Real Rhapsody In Blue

As a child, Julian Asher had a theory about the symphony concerts he attended with his parents. "I thought they turned down the lights so you could see the colors better," he says, describing the "Fantasia"-like scenes that danced before his eyes. Asher wasn't hallucinating. He's a synesthete--a rare person for whom one type of sensory input (such as hearing music) evokes an additional one (such as seeing colors). In Asher's ever-shifting vision, violins appear as a rich burgundy, pianos a deep royal purple and cellos "the mellow gold of liquid honey."

It wasn't until Asher began studying neuroscience at Harvard six years ago that he learned there was a name for this phenomenon--synesthesia, from the Greek roots syn (together) and aesthesis (perception). Almost any two senses can be combined. Sights can have sounds, sounds can have tastes and, more commonly, black-and-white numbers and letters can appear colored. For Patricia Lynne Duffy, author of "Blue Cats and Chartreuse Kittens," five plus two equals green: her color for seven. Sound crazy? For most of the last century, scientists dismissed synesthesia as the product of overactive imaginations. But in recent years they've done an abrupt about-face, not only using modern technology to show that it's real but also studying it for clues to the brain's creativity. "Synesthesia is not a mere curiosity," says retired neurologist Richard Cytowic, who helped spur the current interest. "It's a window into an enormous expanse of the mind."

Scientists have devised ingenious tests to prove that synesthetes didn't simply invent their unusual associations. In a 2001 study, Dr. V. S. Ramachandran and Edward Hubbard of the University of California, San Diego, showed volunteers a display of black-and-white digital 2s hidden among 5s (illustration). Most people took several seconds to find all the 2s. To synesthetes, they popped out immediately in contrasting colors. "This proves that it's a real perceptual phenomenon," says Ramachandran. Brain scans are confirming the findings. At a Society for Neuroscience meeting in New Orleans two weeks ago, Colin Blakemore and Megan Steven of Oxford University showed that a key color-processing region of the brain really is being activated in one synesthete who says he sees colors when he hears certain words. "What makes this interesting is that he's been blind for 10 years," says Steven.

Why do people develop synesthesia? The truth is that no one knows. But scientists at Rockefeller and Cambridge universities are hunting for genes that may help unravel the mystery. Synesthetes may have unusually dense connections between sensory regions of the brain (the most common forms of synesthesia involve adjacent brain areas)--or perhaps their brains activate connections that are usually inhibited. Similar connections must exist in most of us. How else can we explain the temporary synesthesia that people experience on hallucinogenic drugs like LSD? "People don't suddenly grow new neural connections in half an hour," says Peter Grossenbacher, head of the Consciousness Laboratory at Naropa University in Boulder, Colo.

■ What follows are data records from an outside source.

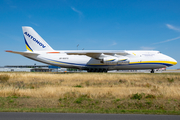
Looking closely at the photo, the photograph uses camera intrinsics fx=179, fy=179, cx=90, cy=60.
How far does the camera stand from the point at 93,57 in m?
36.7

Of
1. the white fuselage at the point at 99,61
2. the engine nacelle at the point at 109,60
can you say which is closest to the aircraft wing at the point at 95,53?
the white fuselage at the point at 99,61

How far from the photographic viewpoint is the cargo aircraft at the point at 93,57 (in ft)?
120

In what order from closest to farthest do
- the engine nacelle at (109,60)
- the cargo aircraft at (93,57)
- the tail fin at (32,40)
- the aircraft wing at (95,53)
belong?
the aircraft wing at (95,53) → the engine nacelle at (109,60) → the cargo aircraft at (93,57) → the tail fin at (32,40)

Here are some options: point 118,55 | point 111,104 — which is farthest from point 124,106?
point 118,55

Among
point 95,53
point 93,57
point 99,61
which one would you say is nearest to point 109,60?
point 99,61

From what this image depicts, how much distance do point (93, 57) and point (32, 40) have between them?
526 inches

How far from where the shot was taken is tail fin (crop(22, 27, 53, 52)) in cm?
3769

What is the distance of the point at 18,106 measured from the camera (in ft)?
31.9

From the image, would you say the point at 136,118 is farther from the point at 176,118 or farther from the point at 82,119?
the point at 82,119

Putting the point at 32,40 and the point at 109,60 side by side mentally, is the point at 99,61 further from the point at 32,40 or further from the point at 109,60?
the point at 32,40

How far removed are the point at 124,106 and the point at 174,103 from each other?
2862 mm

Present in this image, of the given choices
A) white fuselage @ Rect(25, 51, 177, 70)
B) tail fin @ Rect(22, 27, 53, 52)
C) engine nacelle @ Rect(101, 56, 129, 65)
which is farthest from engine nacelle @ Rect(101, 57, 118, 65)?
tail fin @ Rect(22, 27, 53, 52)

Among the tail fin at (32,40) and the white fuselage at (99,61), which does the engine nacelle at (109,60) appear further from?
the tail fin at (32,40)

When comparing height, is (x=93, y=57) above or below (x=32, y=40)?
below
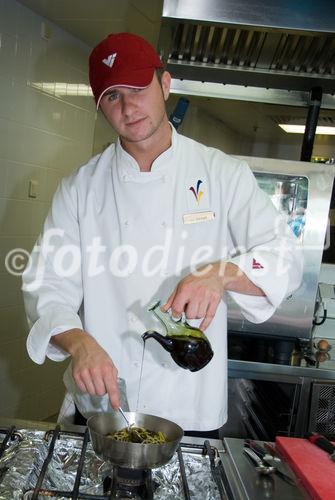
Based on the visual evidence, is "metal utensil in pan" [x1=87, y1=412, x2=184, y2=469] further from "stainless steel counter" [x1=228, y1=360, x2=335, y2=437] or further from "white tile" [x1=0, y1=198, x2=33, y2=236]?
"white tile" [x1=0, y1=198, x2=33, y2=236]

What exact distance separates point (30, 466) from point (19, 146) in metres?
2.42

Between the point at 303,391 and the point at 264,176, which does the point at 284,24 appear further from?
the point at 303,391

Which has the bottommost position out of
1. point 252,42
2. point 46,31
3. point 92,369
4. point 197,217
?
point 92,369

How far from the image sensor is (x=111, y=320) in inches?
56.8

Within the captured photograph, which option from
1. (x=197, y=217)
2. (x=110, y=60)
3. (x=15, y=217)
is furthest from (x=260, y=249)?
(x=15, y=217)

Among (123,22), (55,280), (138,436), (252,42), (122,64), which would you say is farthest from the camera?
(123,22)

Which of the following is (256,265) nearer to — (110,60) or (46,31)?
(110,60)

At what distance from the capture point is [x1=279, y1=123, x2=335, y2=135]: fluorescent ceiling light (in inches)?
159

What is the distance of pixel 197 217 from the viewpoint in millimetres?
1446

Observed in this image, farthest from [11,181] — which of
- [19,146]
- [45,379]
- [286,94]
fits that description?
[286,94]

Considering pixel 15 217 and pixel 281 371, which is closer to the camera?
pixel 281 371

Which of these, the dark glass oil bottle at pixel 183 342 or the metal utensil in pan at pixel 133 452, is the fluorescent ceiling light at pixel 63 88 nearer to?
the dark glass oil bottle at pixel 183 342

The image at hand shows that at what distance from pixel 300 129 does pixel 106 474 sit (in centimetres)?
397

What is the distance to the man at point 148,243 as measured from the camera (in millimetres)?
1353
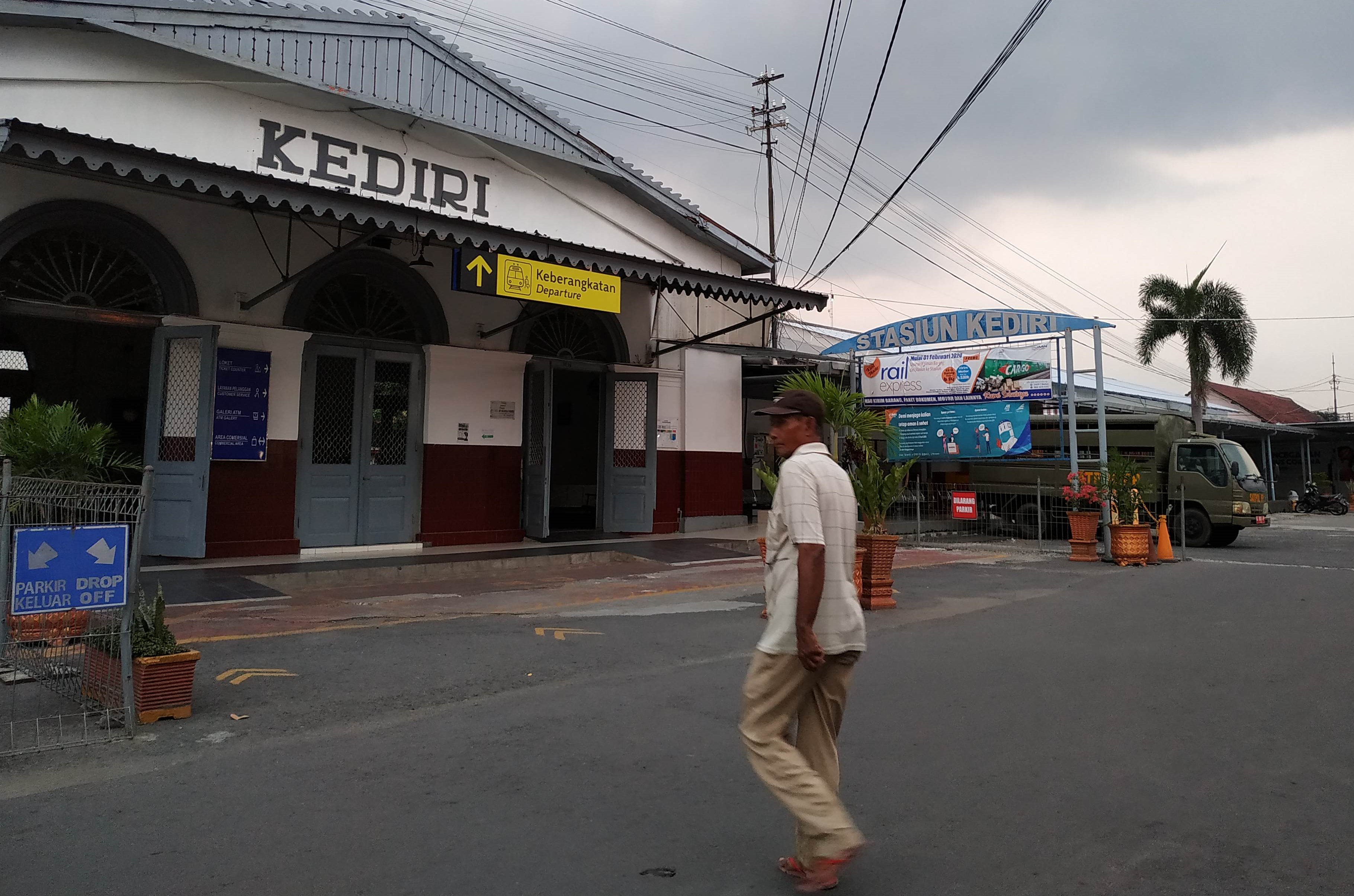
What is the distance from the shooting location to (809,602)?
319 cm

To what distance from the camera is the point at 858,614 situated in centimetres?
346

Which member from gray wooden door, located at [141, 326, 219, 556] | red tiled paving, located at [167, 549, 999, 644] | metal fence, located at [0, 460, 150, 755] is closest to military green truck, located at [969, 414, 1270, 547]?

The implications are dramatic. It is possible that most of us not only have these connections but use them regularly, although at such a low level that we don't realize it consciously. After all, we describe subzero weather as "bitter" cold, while a taste like cheddar cheese may be "sharp" and a color like hot pink "loud." "Maybe metaphor, abstract thought and synesthesia all have a similar neural basis," says Ramachandran. Clearly, synesthesia is related to creativity. A new survey by Grossenbacher found that out of 84 synesthetes, 26 were professional artists, writers or musicians, and 44, serious amateurs. "Synesthesia for them is part and parcel of what ends up being a more expressive life," he says.

For artist Carol Steen, who paints the music she sees, it's also answered more prosaic questions, like: which type of recording produces richer sound--CD or vinyl? "Vinyl," she says. "The colors are more beautiful, as if someone gave them an extra shine." End of debate--the eyes have it.